Zinaida had good English but surely she couldn't really mean it. I remained in hopeful denial. The thought that such a journey lay ahead was unbearable.
In the end it took us 22 hours to make the journey. And it was unbearable.
The Taiga is the world's largest forest. It spreads across 5 million square kilometres and would easily cover the whole of India. As Chekhov once said, 'Where it ends, only the immigrating birds know'…...
It is from Yakutsk that Marsden began her journey through the Taiga on cart and horseback of 2000 miles through the dense forest in search of the outcast lepers, heading first to the village of Vilyuisk.
For this stage of the journey she traveled with 15 Sakha Cossacks from Yakutskt through the dense Taiga forest in search of these outcast lepers.
The Yakutian people regarded leprosy as a punishment from the Gods for sinners. Scared of contact with them they expelled their relatives or neighbours with any suspicious manifestations far away into the Taiga forest, and forced to live either alone or in primitive shelters away for the settlements. The Taiga is the worlds larges forest. They lepers were deprived of any rights, their property was confiscated and they were banned from communication with the rest of the world. 1
The were exposed to frost of -50 in winter and tropical heat in summer. Where billions of blood thirsty insects attached their festering wounds.2 I had a brief encounter with these insects, which I will describe to you later.
The Taiga provides around 25% of the world's wood resource and is predominantly spruces and furs. Because of the permanent shade, floor vegetation isn't particularly dense, but wiry and spring loaded, making it difficult to walk through, grasses, moss, lichen, berries and mushrooms and pine cone seeds.
On 10 June 1891 she set off with her team.

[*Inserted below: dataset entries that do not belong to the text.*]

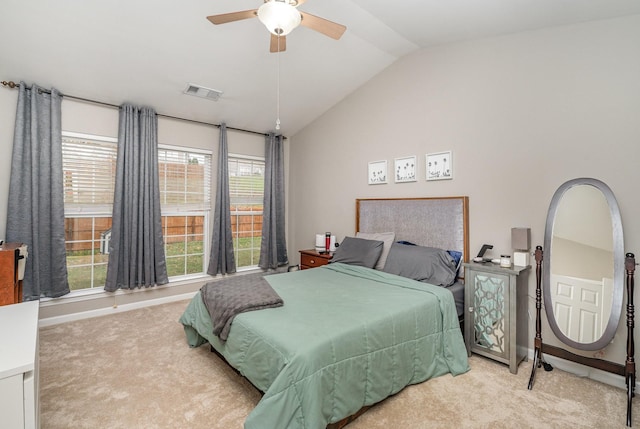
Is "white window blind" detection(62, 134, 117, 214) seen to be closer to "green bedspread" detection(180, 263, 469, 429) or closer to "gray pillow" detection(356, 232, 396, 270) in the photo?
"green bedspread" detection(180, 263, 469, 429)

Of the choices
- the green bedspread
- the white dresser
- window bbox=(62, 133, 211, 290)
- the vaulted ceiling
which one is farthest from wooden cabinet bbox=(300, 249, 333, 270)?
the white dresser

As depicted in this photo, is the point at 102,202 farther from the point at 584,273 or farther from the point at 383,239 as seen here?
the point at 584,273

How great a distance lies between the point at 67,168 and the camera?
345 centimetres

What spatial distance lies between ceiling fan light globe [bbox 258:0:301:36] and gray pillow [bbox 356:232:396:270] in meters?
2.41

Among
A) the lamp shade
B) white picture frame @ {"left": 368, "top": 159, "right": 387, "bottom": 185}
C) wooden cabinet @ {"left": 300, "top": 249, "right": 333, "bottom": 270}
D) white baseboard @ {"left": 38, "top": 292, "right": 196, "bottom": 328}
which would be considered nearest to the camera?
the lamp shade

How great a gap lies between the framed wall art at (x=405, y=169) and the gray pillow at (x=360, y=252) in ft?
2.60

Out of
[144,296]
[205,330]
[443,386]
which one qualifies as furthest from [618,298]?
[144,296]

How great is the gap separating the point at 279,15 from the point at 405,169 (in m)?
2.25

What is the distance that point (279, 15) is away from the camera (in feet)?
5.88

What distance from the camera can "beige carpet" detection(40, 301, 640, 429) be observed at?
6.08ft

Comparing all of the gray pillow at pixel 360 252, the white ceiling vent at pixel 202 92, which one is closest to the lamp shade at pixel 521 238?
the gray pillow at pixel 360 252

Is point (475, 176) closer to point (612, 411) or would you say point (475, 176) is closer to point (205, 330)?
point (612, 411)

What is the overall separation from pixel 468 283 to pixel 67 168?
4343 mm

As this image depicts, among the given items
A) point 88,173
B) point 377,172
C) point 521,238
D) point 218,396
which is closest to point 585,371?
point 521,238
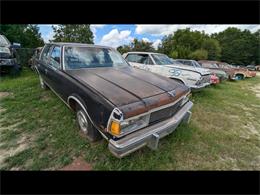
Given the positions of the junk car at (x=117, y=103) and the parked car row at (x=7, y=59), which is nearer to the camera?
the junk car at (x=117, y=103)

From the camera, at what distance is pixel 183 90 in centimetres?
282

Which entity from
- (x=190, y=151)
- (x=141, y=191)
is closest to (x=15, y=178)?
(x=141, y=191)

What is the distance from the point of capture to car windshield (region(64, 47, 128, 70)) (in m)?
3.18

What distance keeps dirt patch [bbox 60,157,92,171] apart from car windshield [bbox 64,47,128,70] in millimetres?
1781

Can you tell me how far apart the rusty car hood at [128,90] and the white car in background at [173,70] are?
2865mm

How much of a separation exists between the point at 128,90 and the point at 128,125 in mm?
584

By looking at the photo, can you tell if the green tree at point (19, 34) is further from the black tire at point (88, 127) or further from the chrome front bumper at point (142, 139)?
the chrome front bumper at point (142, 139)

In her book Marsden explains:
The post road from Yakutsk is marked on the map, but only exists in the imagination of the map engraver. The post services, which is not a daily but a monthly affair in these regions, is carried on under much the same difficulties which we encountered – along a half obliterated track – usually or through forests and over marshes with no sign of a path in the best way suggesting itself at the moment.

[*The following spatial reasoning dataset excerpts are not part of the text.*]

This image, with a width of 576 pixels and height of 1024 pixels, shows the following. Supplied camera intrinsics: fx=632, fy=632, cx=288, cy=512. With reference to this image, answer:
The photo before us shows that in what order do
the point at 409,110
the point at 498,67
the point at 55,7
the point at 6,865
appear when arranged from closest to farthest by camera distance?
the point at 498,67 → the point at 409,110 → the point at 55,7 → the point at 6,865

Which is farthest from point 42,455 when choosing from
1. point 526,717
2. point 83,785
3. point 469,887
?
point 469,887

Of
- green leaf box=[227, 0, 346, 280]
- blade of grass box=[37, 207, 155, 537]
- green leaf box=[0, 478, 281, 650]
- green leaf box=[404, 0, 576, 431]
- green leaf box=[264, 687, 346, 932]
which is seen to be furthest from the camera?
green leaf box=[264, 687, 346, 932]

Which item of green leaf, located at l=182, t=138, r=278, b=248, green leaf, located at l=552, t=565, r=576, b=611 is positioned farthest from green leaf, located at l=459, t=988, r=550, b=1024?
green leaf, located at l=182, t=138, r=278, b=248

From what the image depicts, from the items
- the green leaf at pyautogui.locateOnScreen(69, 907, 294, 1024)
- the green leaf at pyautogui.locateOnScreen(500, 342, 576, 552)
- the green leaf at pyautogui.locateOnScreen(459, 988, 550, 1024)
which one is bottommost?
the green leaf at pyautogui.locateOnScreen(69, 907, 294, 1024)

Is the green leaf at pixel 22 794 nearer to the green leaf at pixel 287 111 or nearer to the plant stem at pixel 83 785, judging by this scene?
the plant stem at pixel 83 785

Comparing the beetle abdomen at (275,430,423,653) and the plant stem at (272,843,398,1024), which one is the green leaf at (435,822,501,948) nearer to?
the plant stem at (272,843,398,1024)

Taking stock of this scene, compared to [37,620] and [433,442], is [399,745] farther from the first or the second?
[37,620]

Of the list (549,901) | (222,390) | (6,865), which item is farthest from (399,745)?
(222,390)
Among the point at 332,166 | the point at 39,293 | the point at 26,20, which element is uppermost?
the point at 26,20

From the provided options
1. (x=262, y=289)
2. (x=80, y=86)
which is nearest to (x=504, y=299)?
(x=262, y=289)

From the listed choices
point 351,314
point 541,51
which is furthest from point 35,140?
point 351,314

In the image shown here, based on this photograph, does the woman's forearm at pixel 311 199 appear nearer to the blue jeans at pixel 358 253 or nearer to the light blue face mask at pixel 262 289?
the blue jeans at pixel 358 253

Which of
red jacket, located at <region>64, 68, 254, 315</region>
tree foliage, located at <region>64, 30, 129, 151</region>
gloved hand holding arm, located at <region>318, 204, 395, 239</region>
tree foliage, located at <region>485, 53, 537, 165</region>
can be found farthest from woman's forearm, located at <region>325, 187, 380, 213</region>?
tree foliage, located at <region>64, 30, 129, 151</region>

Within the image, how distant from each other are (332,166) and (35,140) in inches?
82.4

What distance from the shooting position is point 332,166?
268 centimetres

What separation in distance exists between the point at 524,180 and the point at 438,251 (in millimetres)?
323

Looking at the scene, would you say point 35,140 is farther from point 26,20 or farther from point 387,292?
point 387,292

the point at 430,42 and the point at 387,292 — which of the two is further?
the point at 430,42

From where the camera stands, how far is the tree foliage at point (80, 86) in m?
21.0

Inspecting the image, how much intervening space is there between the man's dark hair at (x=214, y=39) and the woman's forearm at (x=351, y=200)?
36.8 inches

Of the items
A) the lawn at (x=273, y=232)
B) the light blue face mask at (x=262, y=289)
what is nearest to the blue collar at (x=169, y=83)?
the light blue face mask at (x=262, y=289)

Times of course had progressed and there now was a road that was clearly marked – its condition was another matter however.

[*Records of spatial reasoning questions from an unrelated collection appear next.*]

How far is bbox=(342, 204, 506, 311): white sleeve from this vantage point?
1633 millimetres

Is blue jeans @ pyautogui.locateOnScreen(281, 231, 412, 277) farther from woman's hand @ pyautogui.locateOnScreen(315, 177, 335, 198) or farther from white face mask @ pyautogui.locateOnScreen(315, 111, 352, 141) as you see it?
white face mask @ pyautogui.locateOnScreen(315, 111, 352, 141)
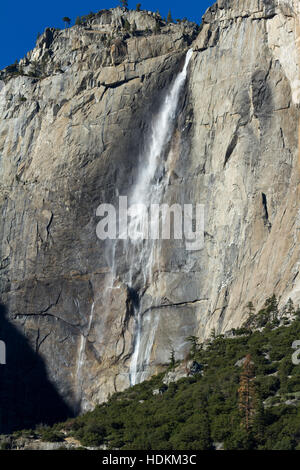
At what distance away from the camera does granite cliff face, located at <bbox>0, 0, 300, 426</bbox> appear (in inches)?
3152

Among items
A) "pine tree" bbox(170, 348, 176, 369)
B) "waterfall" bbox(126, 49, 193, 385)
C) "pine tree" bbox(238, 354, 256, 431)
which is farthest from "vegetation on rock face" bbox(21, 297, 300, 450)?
"waterfall" bbox(126, 49, 193, 385)

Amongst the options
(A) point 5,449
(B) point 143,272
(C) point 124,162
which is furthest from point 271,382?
(C) point 124,162

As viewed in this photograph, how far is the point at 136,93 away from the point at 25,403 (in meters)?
26.8

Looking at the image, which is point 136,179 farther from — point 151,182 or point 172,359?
point 172,359

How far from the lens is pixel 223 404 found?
6469cm

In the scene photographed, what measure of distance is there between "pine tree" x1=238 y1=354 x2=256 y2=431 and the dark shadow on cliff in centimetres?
2407

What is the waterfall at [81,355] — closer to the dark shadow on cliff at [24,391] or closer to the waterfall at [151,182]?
the dark shadow on cliff at [24,391]

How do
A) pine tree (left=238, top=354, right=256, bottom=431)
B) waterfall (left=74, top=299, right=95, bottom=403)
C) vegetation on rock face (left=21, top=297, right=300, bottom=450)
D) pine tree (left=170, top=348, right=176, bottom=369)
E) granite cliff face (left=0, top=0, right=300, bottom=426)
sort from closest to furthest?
vegetation on rock face (left=21, top=297, right=300, bottom=450), pine tree (left=238, top=354, right=256, bottom=431), pine tree (left=170, top=348, right=176, bottom=369), granite cliff face (left=0, top=0, right=300, bottom=426), waterfall (left=74, top=299, right=95, bottom=403)

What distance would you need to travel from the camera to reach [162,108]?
→ 8844 centimetres

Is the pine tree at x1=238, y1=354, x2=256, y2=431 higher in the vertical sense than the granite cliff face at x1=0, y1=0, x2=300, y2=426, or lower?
lower

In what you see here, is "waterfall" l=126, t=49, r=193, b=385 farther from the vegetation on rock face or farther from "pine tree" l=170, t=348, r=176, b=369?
the vegetation on rock face

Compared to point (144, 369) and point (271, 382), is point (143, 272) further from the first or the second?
point (271, 382)

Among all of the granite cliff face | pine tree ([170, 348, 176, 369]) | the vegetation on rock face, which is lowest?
the vegetation on rock face

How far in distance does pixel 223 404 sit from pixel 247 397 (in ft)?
9.21
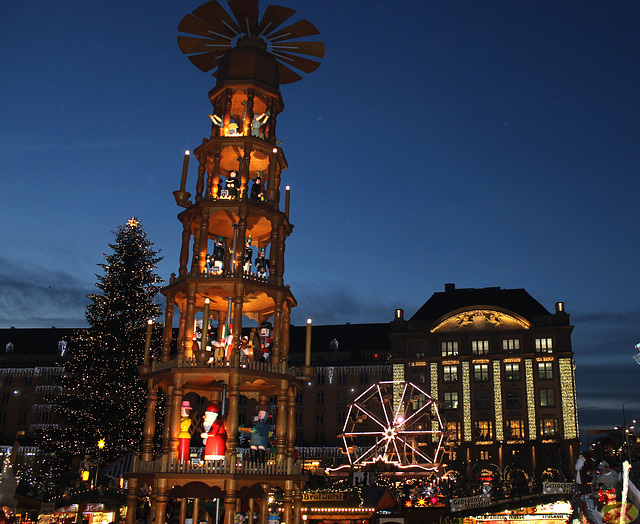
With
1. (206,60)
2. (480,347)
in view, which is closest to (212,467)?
(206,60)

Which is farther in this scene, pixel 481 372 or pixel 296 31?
pixel 481 372

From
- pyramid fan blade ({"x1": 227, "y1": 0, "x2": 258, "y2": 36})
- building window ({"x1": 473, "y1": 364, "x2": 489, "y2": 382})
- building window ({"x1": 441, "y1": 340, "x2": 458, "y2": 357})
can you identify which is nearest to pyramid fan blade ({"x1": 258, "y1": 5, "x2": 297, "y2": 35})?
pyramid fan blade ({"x1": 227, "y1": 0, "x2": 258, "y2": 36})

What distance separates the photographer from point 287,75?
77.4 ft

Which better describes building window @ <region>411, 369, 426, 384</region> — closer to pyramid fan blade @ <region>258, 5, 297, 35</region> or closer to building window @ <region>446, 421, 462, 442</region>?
building window @ <region>446, 421, 462, 442</region>

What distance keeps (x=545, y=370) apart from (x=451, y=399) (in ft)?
32.8

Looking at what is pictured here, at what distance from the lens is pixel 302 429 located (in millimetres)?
77125

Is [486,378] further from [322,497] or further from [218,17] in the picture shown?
[218,17]

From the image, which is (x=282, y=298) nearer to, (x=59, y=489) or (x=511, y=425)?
(x=59, y=489)

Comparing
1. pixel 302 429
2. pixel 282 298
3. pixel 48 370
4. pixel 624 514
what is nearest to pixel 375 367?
pixel 302 429

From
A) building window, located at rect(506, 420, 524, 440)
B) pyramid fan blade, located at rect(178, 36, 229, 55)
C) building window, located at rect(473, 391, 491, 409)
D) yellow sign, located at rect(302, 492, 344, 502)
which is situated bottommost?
yellow sign, located at rect(302, 492, 344, 502)

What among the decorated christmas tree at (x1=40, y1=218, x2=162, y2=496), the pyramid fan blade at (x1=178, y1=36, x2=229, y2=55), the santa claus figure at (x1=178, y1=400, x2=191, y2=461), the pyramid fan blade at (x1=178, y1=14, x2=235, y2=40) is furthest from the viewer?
the decorated christmas tree at (x1=40, y1=218, x2=162, y2=496)

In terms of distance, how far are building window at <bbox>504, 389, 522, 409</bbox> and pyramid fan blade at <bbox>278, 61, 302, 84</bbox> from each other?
53.0 meters

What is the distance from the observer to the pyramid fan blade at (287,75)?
23406mm

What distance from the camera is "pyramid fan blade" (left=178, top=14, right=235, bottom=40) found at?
2133cm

It was a distance of approximately 567 kilometers. It took us 20 hours. We were travelling at an average speed of 28 kilometres per hour. We stopped twice for a toilet/food break. It was told that the journey in summer usually takes between 10 and 15 hours, but if it rains or the weather is bad it takes a lot longer. It had rained the day before we were due to leave and so we experienced the longer journey. It took us 20 hours!
The ground here is very sandy, the roads are unpaved. When it rains it doesn't take long for it to turn to a complete bog (as we found out on the return journey to Yakutsk a few days later).
1Bessonov, Yuri. Journal of Nursing; An Outstanding Journey of a British Nurse to the Yakut Lepers in Siberi.
2Bessonov, Yuri. Journal of Nursing; An Outstanding Journey of a British Nurse to the Yakut Lepers in Siberi.